MOL to buy Chevron’s Azerbaijan interests

Nov. 4, 2019
MOL has agreed to buy Chevron’s major interests in Azerbaijan. MOL will pay $1.57 billion for a 9.57% interest in ACG offshore oil field and an effective 8.9% interest in the BTC crude oil pipeline from Chevron Global Ventures and Chevron BTC Pipeline.

MOL Group, Budapest, has agreed to buy Chevron Corp.’s major interests in Azerbaijan.

MOL will pay $1.57 billion for a 9.57% interest in Azeri-Chirag-Gunashli (ACG) offshore oil field and an effective 8.9% interest in the Baku-Tblisi-Ceyhan (BTC) crude oil pipeline from Chevron Global Ventures Ltd. and Chevron BTC Pipeline. The consideration is subject to adjustments at closing, when Azerbaijan will become the 14th country in which MOL holds upstream interests.
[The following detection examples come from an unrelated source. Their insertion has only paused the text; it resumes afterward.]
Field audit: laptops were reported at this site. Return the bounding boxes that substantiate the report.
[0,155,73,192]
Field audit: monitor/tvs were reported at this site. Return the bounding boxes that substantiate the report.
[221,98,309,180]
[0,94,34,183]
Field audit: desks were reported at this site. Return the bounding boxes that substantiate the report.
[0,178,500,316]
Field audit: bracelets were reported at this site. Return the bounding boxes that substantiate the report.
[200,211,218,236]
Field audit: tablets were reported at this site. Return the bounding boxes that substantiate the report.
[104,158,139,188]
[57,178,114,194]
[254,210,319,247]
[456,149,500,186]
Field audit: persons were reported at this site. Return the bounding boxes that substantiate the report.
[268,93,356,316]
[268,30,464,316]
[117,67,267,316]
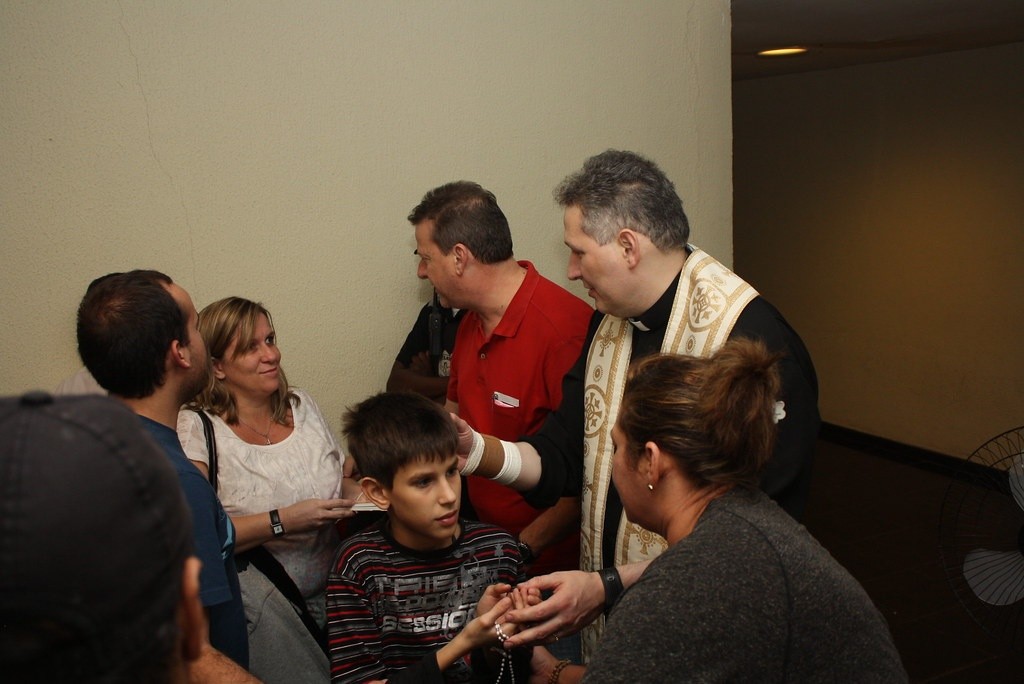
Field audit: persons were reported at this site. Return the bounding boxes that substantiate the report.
[176,296,356,620]
[450,149,820,665]
[387,291,468,411]
[345,183,597,665]
[1,271,265,683]
[507,341,909,684]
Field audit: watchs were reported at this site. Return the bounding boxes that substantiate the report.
[270,509,284,538]
[515,534,536,564]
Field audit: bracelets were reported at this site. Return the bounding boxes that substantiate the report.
[549,660,571,684]
[598,568,624,611]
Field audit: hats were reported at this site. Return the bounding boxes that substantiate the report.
[0,392,193,665]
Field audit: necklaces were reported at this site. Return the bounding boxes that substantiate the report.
[496,624,515,684]
[240,415,272,445]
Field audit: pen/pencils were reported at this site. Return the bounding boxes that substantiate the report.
[494,394,498,400]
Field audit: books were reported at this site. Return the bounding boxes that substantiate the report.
[352,503,387,512]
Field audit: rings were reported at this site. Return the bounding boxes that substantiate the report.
[553,634,560,641]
ACG field, 120 km offshore, produced an average 584,000 b/d of oil and 6.4 million cu m/day of associated gas in 2018 from six platforms.

Partners earlier this year approved investment in a 48-slot drilling and production platform able to process 100,000 b/d of oil (OGJ Online, Apr. 19, 2019).

BP PLC is operator with a 30.37% interest. Other interests besides Chevron’s are State Oil Co. of the Azerbaijan Republic, 25%; Inpex, 9.31%; Equinor, 7.27%; ExxonMobil, 6.79%; Turkish Petroleum, 5.73%; Itochu, 3.65%; and ONGC Videsh, 2.31%.

The 1,768-km BTC pipeline carries crude from ACG field and condensate from offshore Shah Deniz field from the Sangachal terminal through Azerbaijan, Georgia, and Turkey to the Ceyhan terminal on the Mediterranean. It has throughput capacity of 1.2 million b/d.

BTC pipeline interests other than Chevron’s are BP, the operator, 30.1%; Azerbaijan (BTC) Ltd., 25%; Equinor, 8.71%; Turkish Petroleum, 6.53%; Eni and Total, 5% each; Itochu, 3.4%; Inpex and ExxonMobil, 2.5% each; and ONGC Videsh, 2.36%.